*Goal*. Pick up the post on grounding a system of parallel conducting plates, shown below, and continue it from the point where it stops.
>> BEGIN Text shown
# Grounding system of conducting plates

So, I always make mistakes on problems such as this (the grounding part), so I'm hoping someone could really explain to me how the process works.

There are $n$ large parallel plate conductors carrying charges $Q_1, Q_2$,...... $Q_n$ respectively.

1. If the left conductor (conductor $Q_1$) is grounded, then we have to find the magnitude of charge flowing from plate to ground.

2. If any conductor is grounded, we have to find the magnitude of charge flowing from plate to ground.

I actually managed to solve the problem.

Question 1:

Initial charge on grounded conductor is $Q_1$

Assuming that both outermost plates (i.e: left surface of $Q_1$ and right surface of $Q_n$) have zero charge after grounding, we can write out the charge distributions as follows:

Final charge on grounded conductor is -($Q_2+Q_3+....Q_n$)

So, difference is $-(Q_1+Q_2+...Q_n)$ which will cause $+(Q_1+....Q_n)$ to flow from ground.

Question 2:

I assumed that the some $r^{th}$ plate (plate $Q_r$) is grounded, Assuming that both outermost plates (ie left surface of $Q_1$ and right surface of $Q_n$) have zero charge after grounding, after writing out the charge distributions for 0 field-

Initial charge on grounded conductor $Q_r = Q_r$

Final charge (on left surface) = $-(Q_1 + Q_2 +... + Q_r-1)$

Final charge (on right surface) = $-(Q_r+1 + Q_r+2 + .... + Q_n-1 + Q_n)$

Total final charge = - $(Q_1 + Q_2 +.... +Q_n )$ (*$Q_r$ missing)

Change in charge = $-(Q_1 + Q_2 + .... + Q_n)$

So, charge flown = $(Q_1 + Q_2 + .... + Q_n)$

Numerically, the answers work out. But I don't get:

1. Why do the outermost charges become zero when any conductor, not even necessarily the first, is grounded?
>> END Text shown
>> BEGIN Supplied material
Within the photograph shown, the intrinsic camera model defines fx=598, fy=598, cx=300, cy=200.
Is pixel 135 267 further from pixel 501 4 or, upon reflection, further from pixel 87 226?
>> END Supplied material
*Right answer*.
2. I'd appreciate an intuitive explanation why the charge flown from the ground is independent of which conductor is grounded.

I thought of one approach:

approach: as noted, the approximation used is that all the plates are at the same potential. If any one plate is grounded then all plates are at zero potential and the sum of their charges is zero.

Is my approach is correct, are there any other approach?

What will happen when more than one plate is grounded?

## 1 Answer

Charges tend to distribute in such a way that total energy of electric field is minimum. Density of energy of electric field is proportional to $E^2$.

Take a look at the system of your plates from a big distance. It looks like one thin plate. It produces an electric field proportional to it's total charge. Well, it has some internal structure, the electric field inside is different, but the volume of all the internals is arbitrarily small. The total energy of electric field is determined by the electric field outside of the system of plates! The minimum of this energy is achieved when the total charge of the system of plates is zero. This state is reachable: any charge can come to/from the grounded plate. And we know it is minimum because it is zero!

So, the result is: whenever you ground one of the plates (any of them!), the total charge of all the plates becomes zero.

After that it's obvious why the charge of outermost surfaces is zero: electric field outside the system of plates is zero, the electric field inside any plate (including outermost ones) is zero, so the charge on outermost surfaces should be zero.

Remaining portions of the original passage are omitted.